━━━ DATA LISTING ━━━

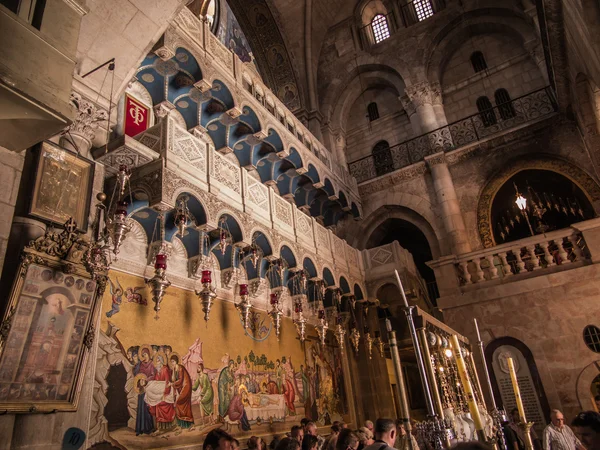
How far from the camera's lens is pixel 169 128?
285 inches

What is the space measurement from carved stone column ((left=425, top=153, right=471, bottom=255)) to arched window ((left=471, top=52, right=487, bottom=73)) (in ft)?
15.0

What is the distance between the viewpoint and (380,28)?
18172mm

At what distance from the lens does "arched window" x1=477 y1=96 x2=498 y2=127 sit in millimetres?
15289

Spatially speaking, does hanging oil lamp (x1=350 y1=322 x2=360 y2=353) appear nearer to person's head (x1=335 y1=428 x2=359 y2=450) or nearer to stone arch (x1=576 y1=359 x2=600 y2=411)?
stone arch (x1=576 y1=359 x2=600 y2=411)

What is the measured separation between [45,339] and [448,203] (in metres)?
12.0

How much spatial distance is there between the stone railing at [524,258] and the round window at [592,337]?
155cm

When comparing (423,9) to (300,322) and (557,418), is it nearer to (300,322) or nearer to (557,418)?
(300,322)

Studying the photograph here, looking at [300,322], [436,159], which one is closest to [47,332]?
[300,322]

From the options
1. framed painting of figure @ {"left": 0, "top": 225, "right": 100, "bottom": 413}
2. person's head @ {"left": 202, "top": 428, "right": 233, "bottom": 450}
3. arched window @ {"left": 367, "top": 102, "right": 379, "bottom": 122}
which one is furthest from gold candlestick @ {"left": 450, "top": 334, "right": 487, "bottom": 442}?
arched window @ {"left": 367, "top": 102, "right": 379, "bottom": 122}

━━━

## WRITTEN TASK
Repeat all of the entries word for word, but omit the pictures.

## THE ANSWER
How far from the camera's lens is pixel 169 128?
285 inches

What is the space measurement from carved stone column ((left=425, top=153, right=471, bottom=255)) to arched window ((left=471, top=52, right=487, bottom=73)) (in ft)?
15.0

What is the distance between the viewpoint and (380,28)?
18172mm

At what distance from the lens does "arched window" x1=477 y1=96 x2=498 y2=127 sit in millimetres?
15289

Spatially speaking, does hanging oil lamp (x1=350 y1=322 x2=360 y2=353) appear nearer to person's head (x1=335 y1=428 x2=359 y2=450) or nearer to stone arch (x1=576 y1=359 x2=600 y2=411)?
stone arch (x1=576 y1=359 x2=600 y2=411)

What is the measured separation between [45,339] and [448,203] (in metres)?
12.0

How much spatial distance is there between the stone railing at [524,258] and the round window at [592,337]?
155cm

When comparing (423,9) to (300,322) and (557,418), is it nearer to (300,322) or nearer to (557,418)?
(300,322)

Studying the photograph here, looking at [300,322], [436,159], which one is closest to [47,332]?
[300,322]

From the options
1. framed painting of figure @ {"left": 0, "top": 225, "right": 100, "bottom": 413}
2. person's head @ {"left": 202, "top": 428, "right": 233, "bottom": 450}
3. arched window @ {"left": 367, "top": 102, "right": 379, "bottom": 122}
which one is furthest from gold candlestick @ {"left": 450, "top": 334, "right": 487, "bottom": 442}?
arched window @ {"left": 367, "top": 102, "right": 379, "bottom": 122}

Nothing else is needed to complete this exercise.